Records to use:
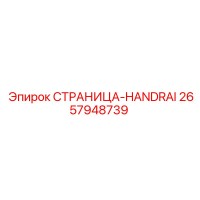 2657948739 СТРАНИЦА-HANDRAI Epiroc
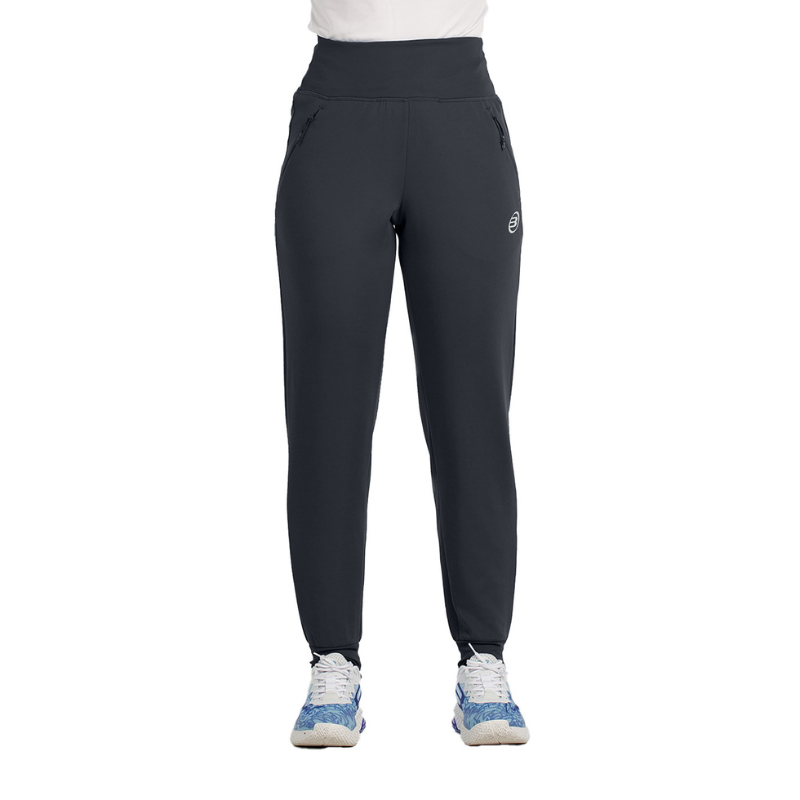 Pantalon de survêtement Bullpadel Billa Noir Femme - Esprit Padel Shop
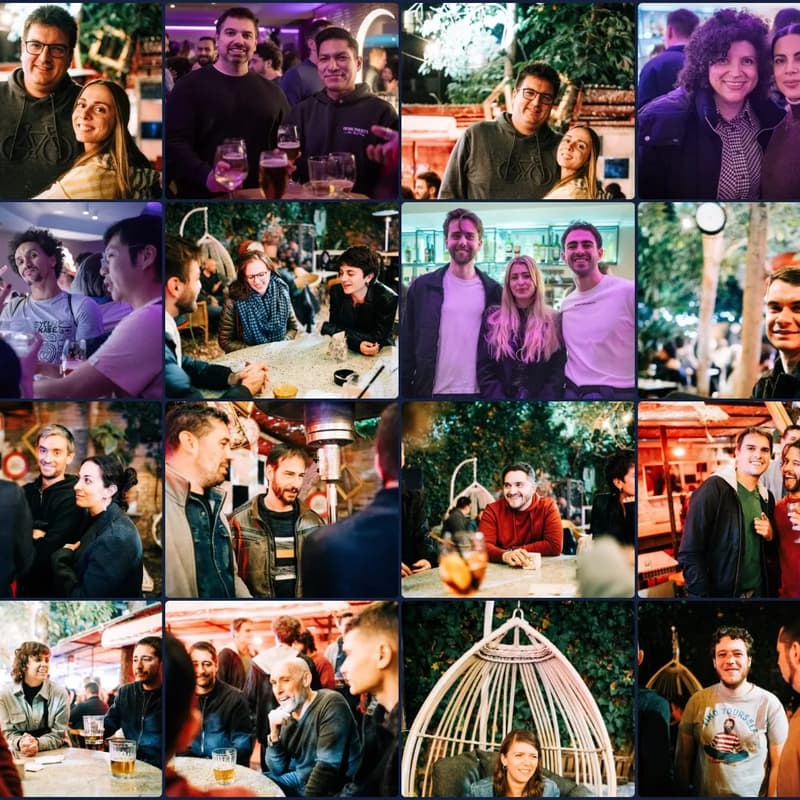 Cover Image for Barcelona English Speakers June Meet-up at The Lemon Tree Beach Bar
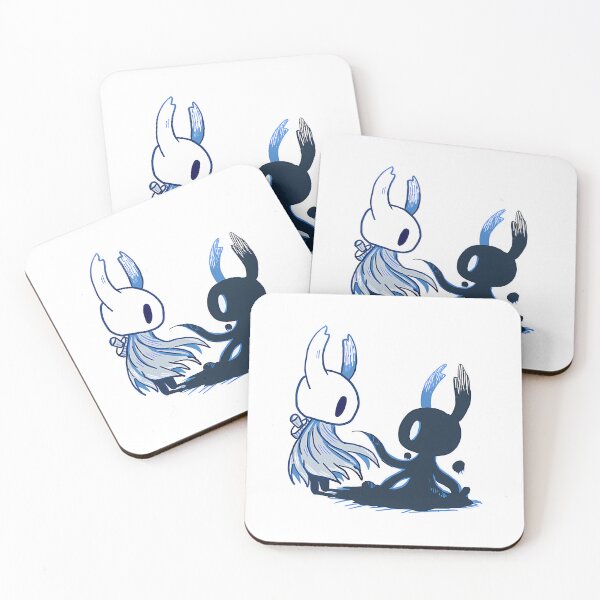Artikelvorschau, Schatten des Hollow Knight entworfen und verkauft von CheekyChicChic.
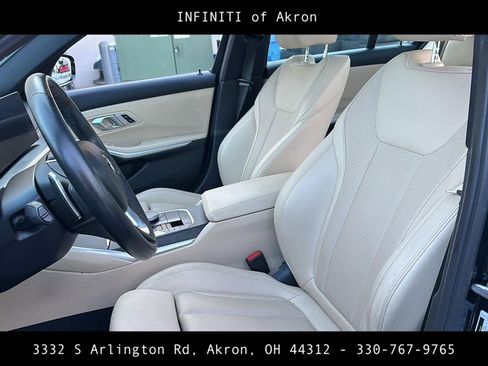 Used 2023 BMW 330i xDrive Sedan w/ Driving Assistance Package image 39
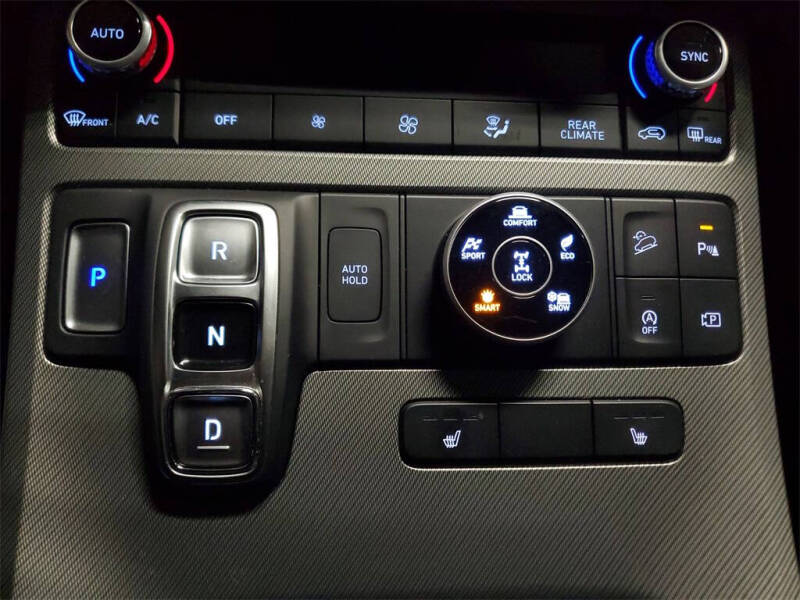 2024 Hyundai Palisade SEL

Exercise aim: Please give the records again word for word, omitting all images.

Solution for this exercise:
 2657948739 СТРАНИЦА-HANDRAI Epiroc
 Pantalon de survêtement Bullpadel Billa Noir Femme - Esprit Padel Shop
 Cover Image for Barcelona English Speakers June Meet-up at The Lemon Tree Beach Bar
Artikelvorschau, Schatten des Hollow Knight entworfen und verkauft von CheekyChicChic.
 Used 2023 BMW 330i xDrive Sedan w/ Driving Assistance Package image 39
 2024 Hyundai Palisade SEL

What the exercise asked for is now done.